The Norwich school of painters were the first provincial art movement in Britain. They were inspired by the natural beauty of the Norfolk landscape and influenced stylistically through the cultural affinity of Norwich and Norfolk to the Benelux countries by Dutch masters of landscape paintings such as Hobbema and Ruisdael.

Principle artists of the Norwich school include the self-taught John Crome, John Sell Cotman and Joseph Stannard. The Norwich school's great achievement was that a small group of self-taught working-class artists were able to paint with vitality the surrounding hinterland around Norwich, albeit with meagre local patronage. Far from creating pastiches of Dutch seventeenth century, Crome and Cotman, along with Stannard established a school of landscape painting which deserves far greater fame; the broad washes of Cotman's water-colours anticipate French impressionism.

A major factor why the Norwich School are not as well known as other painters of the period, notably Constable and Turner is primarily because the majority of their canvases were collected by the industrialist Jeremiah Colman and have been on permanent display in Norwich Castle museum since the 1880's. This lack of exposure was remedied in 2001 when many of the major works by the Norwich school were exhibited for the first time outside of Norwich at the Tate, London.

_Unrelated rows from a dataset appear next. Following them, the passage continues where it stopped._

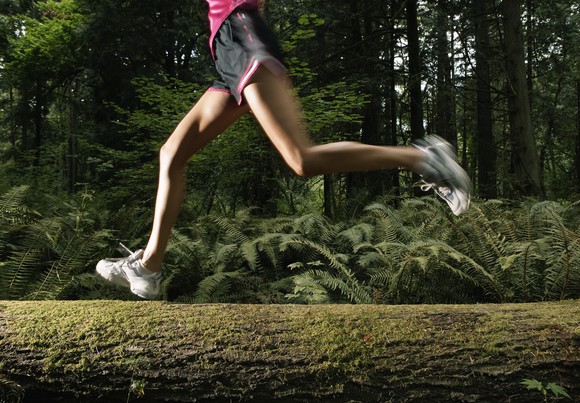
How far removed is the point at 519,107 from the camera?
7.46 m

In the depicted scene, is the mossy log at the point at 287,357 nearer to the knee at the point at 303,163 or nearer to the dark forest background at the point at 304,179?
the knee at the point at 303,163

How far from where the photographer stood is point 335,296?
3752 mm

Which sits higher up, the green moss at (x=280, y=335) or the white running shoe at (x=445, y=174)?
the white running shoe at (x=445, y=174)

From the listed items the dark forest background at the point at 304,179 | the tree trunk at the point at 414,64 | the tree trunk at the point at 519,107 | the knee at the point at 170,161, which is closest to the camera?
the knee at the point at 170,161

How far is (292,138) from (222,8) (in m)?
0.74

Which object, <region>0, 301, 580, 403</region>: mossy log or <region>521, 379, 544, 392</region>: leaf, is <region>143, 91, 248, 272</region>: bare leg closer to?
<region>0, 301, 580, 403</region>: mossy log

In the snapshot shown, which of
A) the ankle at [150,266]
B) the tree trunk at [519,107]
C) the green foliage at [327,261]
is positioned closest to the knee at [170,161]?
the ankle at [150,266]

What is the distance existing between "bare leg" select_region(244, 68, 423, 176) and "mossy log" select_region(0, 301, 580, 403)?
0.84 m

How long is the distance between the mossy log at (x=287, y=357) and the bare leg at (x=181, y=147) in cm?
45

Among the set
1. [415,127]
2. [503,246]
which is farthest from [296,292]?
[415,127]

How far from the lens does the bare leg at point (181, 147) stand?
2.26 m

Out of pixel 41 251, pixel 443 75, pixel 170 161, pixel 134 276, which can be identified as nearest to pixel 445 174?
pixel 170 161

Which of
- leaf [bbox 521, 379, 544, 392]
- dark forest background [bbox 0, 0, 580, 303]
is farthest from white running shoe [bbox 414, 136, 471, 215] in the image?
dark forest background [bbox 0, 0, 580, 303]

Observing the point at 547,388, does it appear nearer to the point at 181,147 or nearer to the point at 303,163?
the point at 303,163
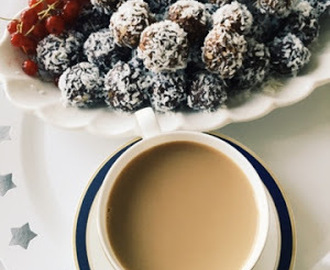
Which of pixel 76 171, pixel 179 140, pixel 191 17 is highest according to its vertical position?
pixel 191 17

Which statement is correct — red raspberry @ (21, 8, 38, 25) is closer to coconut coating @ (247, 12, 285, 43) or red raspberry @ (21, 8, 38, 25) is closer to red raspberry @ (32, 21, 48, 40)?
red raspberry @ (32, 21, 48, 40)

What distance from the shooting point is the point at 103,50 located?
0.84 m

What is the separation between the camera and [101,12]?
879 mm

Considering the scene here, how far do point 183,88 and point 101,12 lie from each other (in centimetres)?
20

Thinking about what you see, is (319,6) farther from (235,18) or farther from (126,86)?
(126,86)

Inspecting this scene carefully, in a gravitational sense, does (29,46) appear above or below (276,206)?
above

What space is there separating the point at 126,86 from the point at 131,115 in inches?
2.1

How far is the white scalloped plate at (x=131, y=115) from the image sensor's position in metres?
0.82


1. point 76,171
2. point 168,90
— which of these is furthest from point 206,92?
point 76,171

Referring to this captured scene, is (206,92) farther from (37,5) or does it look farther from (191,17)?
(37,5)

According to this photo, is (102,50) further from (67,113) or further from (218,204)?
(218,204)

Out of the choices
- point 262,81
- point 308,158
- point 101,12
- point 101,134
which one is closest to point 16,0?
point 101,12

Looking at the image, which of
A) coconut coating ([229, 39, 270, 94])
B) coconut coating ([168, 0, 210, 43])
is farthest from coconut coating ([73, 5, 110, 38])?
coconut coating ([229, 39, 270, 94])

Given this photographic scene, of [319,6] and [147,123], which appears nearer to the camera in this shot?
[147,123]
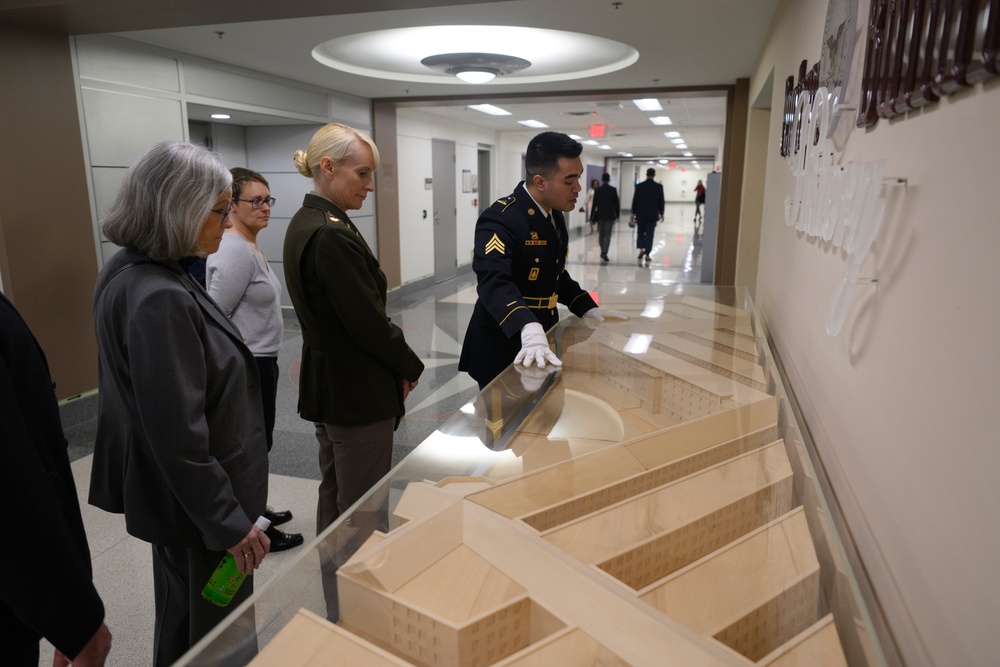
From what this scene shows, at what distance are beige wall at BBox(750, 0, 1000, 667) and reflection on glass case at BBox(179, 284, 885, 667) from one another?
0.11 meters

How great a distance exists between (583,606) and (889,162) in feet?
3.23

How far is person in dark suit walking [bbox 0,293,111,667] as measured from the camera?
45.0 inches

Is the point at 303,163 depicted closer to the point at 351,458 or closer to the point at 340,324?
the point at 340,324

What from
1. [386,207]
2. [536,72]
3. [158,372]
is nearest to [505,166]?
[386,207]

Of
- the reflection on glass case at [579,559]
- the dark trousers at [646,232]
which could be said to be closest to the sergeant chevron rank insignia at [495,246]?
the reflection on glass case at [579,559]

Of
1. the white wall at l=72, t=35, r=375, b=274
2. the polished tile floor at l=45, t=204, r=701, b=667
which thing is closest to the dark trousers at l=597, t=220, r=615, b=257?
the polished tile floor at l=45, t=204, r=701, b=667

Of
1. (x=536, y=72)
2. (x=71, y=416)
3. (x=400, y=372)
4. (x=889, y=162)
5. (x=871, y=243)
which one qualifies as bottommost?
(x=71, y=416)

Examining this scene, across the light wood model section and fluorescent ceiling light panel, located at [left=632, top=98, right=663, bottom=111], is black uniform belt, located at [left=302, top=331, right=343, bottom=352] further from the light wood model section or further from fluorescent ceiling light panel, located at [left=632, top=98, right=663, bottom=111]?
fluorescent ceiling light panel, located at [left=632, top=98, right=663, bottom=111]

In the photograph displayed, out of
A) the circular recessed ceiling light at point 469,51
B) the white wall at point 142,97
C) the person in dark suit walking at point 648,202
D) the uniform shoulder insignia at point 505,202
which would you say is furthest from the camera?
the person in dark suit walking at point 648,202

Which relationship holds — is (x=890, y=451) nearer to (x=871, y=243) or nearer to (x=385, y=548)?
(x=871, y=243)

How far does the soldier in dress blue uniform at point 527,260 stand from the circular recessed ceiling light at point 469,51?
3.39m

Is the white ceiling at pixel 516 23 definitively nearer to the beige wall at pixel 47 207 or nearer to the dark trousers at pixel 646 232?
the beige wall at pixel 47 207

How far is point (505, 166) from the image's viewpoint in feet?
46.4

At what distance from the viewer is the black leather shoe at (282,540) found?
293 cm
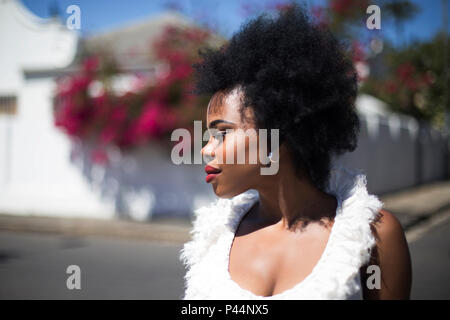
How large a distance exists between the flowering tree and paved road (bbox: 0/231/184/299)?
2.26 meters

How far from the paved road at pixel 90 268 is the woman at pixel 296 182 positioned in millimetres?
3516

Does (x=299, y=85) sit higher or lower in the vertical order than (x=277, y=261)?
higher

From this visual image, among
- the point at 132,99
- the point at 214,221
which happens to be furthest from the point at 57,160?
the point at 214,221

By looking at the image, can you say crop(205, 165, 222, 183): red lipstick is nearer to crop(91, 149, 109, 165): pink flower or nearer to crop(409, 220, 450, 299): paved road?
crop(409, 220, 450, 299): paved road

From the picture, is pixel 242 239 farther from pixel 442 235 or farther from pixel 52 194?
pixel 52 194

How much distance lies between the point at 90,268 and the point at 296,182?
5.25 metres

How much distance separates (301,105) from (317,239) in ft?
1.35

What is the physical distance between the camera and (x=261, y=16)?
5.78 ft

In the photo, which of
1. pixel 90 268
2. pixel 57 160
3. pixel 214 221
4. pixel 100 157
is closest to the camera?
pixel 214 221

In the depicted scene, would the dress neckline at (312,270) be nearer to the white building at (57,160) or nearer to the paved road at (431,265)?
the paved road at (431,265)

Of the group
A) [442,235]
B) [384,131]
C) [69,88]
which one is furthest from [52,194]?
[384,131]

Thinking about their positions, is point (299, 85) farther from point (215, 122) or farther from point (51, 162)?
point (51, 162)

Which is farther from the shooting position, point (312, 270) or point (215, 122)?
point (215, 122)

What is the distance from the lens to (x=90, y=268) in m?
6.34
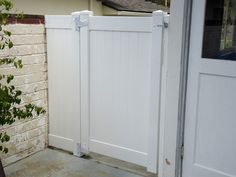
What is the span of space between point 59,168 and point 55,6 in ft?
7.47

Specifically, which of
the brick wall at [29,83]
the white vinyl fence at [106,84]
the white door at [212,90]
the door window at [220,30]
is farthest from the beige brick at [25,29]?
the door window at [220,30]

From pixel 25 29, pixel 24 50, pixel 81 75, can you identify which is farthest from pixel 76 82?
pixel 25 29

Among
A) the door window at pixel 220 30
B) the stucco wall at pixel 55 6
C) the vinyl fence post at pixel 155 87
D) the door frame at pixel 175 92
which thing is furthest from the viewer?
the stucco wall at pixel 55 6

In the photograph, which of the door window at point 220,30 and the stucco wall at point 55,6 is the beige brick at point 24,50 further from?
the door window at point 220,30

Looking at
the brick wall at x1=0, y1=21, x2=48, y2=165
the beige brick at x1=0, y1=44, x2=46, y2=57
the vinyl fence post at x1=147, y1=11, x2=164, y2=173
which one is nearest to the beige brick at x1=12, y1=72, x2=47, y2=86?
the brick wall at x1=0, y1=21, x2=48, y2=165

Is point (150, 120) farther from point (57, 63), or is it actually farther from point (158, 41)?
point (57, 63)

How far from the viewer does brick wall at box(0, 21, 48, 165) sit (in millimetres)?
3598

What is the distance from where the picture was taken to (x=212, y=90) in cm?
295

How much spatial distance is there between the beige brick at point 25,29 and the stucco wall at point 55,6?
0.28m

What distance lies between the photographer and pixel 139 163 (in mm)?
3551

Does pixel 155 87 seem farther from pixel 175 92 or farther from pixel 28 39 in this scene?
pixel 28 39

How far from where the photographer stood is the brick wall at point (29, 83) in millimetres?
3598

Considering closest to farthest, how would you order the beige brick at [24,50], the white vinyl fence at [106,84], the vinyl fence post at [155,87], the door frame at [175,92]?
the door frame at [175,92]
the vinyl fence post at [155,87]
the white vinyl fence at [106,84]
the beige brick at [24,50]

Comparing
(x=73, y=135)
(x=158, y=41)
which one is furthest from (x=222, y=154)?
(x=73, y=135)
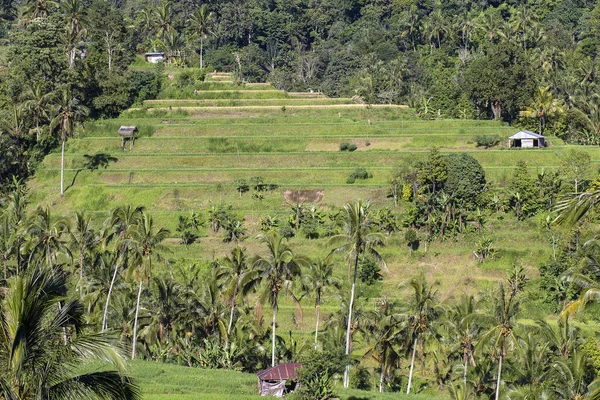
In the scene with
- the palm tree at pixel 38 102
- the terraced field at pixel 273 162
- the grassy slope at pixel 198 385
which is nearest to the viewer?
the grassy slope at pixel 198 385

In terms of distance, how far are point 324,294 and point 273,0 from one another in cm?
9189

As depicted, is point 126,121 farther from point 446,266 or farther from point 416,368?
point 416,368

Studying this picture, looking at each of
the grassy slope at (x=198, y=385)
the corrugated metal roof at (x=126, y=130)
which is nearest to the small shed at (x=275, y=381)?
the grassy slope at (x=198, y=385)

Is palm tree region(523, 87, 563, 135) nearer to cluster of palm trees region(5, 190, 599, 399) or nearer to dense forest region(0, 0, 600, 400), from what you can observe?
dense forest region(0, 0, 600, 400)

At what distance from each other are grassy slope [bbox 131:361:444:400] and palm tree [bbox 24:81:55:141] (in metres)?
39.4

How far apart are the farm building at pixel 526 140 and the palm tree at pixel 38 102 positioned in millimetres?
37183

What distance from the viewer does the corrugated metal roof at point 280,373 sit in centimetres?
3759

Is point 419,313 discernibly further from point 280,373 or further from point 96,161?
point 96,161

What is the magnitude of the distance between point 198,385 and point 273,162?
35.4m

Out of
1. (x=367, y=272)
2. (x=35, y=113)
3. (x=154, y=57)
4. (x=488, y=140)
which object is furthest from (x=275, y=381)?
(x=154, y=57)

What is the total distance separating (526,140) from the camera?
7119cm

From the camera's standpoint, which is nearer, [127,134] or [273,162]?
[273,162]

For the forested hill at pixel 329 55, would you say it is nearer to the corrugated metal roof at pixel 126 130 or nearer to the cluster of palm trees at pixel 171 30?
the cluster of palm trees at pixel 171 30

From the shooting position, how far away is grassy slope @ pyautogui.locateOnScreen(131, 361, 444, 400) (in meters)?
36.7
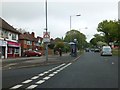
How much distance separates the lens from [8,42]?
66.2 metres

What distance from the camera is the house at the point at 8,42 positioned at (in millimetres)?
62125

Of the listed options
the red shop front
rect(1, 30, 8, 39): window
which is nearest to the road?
rect(1, 30, 8, 39): window

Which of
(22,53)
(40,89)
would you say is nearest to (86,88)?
(40,89)

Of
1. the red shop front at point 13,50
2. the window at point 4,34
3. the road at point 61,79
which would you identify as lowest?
the road at point 61,79

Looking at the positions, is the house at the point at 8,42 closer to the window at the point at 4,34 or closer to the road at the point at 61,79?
the window at the point at 4,34

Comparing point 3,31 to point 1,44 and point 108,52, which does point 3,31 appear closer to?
point 1,44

In 1986 Norwich Castle museum acquired a late masterwork by John Crome entitled Back of New Mills Evening dated circa 1812-1819. It is interesting to note that in the composition of this painting there is a small boy trailing a toy boat from the stern of a boat. This identical motif also occurs in Joseph Stannard's masterwork Thorpe Water Frolic of 1828 . Such was the intense rivalry and homage between the major painters of the Norwich school.